Cleon spent the first half of the project researching ways to create geometry, which is generated from scratch, and implementing a seed system allows the randomness to be re-creatable. Established fields of study have already taken care of this, so we can borrow from their research without needing to reinvent the wheel. We use this to create a spherical Voronoi faced mesh, from semi-random input points. After that, we group tiles into plates, assigning land or water to each one.
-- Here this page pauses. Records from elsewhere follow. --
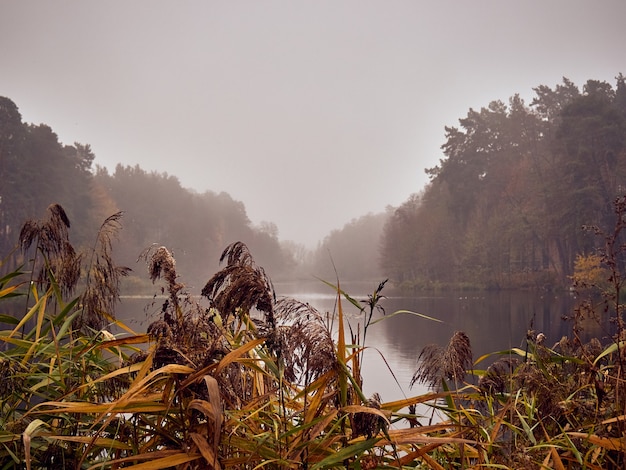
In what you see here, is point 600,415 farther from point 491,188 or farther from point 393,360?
point 491,188

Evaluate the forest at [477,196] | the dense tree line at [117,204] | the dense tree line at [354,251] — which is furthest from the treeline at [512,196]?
the dense tree line at [354,251]

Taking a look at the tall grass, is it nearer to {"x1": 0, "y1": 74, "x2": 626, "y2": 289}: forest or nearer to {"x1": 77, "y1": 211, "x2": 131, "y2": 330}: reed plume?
{"x1": 77, "y1": 211, "x2": 131, "y2": 330}: reed plume

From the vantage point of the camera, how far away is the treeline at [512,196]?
37.0m

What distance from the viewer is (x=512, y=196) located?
167ft

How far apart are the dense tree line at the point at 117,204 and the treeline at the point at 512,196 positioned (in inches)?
957

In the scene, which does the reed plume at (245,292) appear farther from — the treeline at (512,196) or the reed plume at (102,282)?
the treeline at (512,196)

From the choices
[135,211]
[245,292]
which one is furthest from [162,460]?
[135,211]

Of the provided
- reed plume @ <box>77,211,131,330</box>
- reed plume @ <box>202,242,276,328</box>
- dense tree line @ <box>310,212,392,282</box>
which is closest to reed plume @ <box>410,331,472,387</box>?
reed plume @ <box>202,242,276,328</box>

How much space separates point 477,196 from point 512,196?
390cm

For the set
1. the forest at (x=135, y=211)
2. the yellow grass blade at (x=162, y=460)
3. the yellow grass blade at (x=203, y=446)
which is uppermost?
the forest at (x=135, y=211)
Once we have the plates, we can move on to determining the heat and humidity for every tile. Combining these variables results in the biome. We then create materials for the biomes, and assign them to every tile. Now that the inner workings of the generator are in place, we can allow the user to control every aspect of it by creating a UI. Here is what you have control over: Temperature zones, humidity, layer display (temperature, humidity, biomes), you can toggle the display of the ocean, export the planet as an obj file, control the distribution of land relative to water, and input an arbitrary amount of tiles and plates. There is also a seed textbox in place for the user to input a value. Below is an example output of the temperature map, the humidity map, and the same planet shown as dry and humid.
Since each tile is individual selectable and customizable this can find its application in games such as risk or the settlers of Catan or even a massive intergalactic game where you need to explore planets.
This is was mostly a research project into the procedural generation of a planet, one can later explore the aesthetics and the use of textures. But already Cleon build in the possibility to extrude tiles for UI purposes, for instance zooming into the selected tile or even giving the planet a different type of surface, less faceted.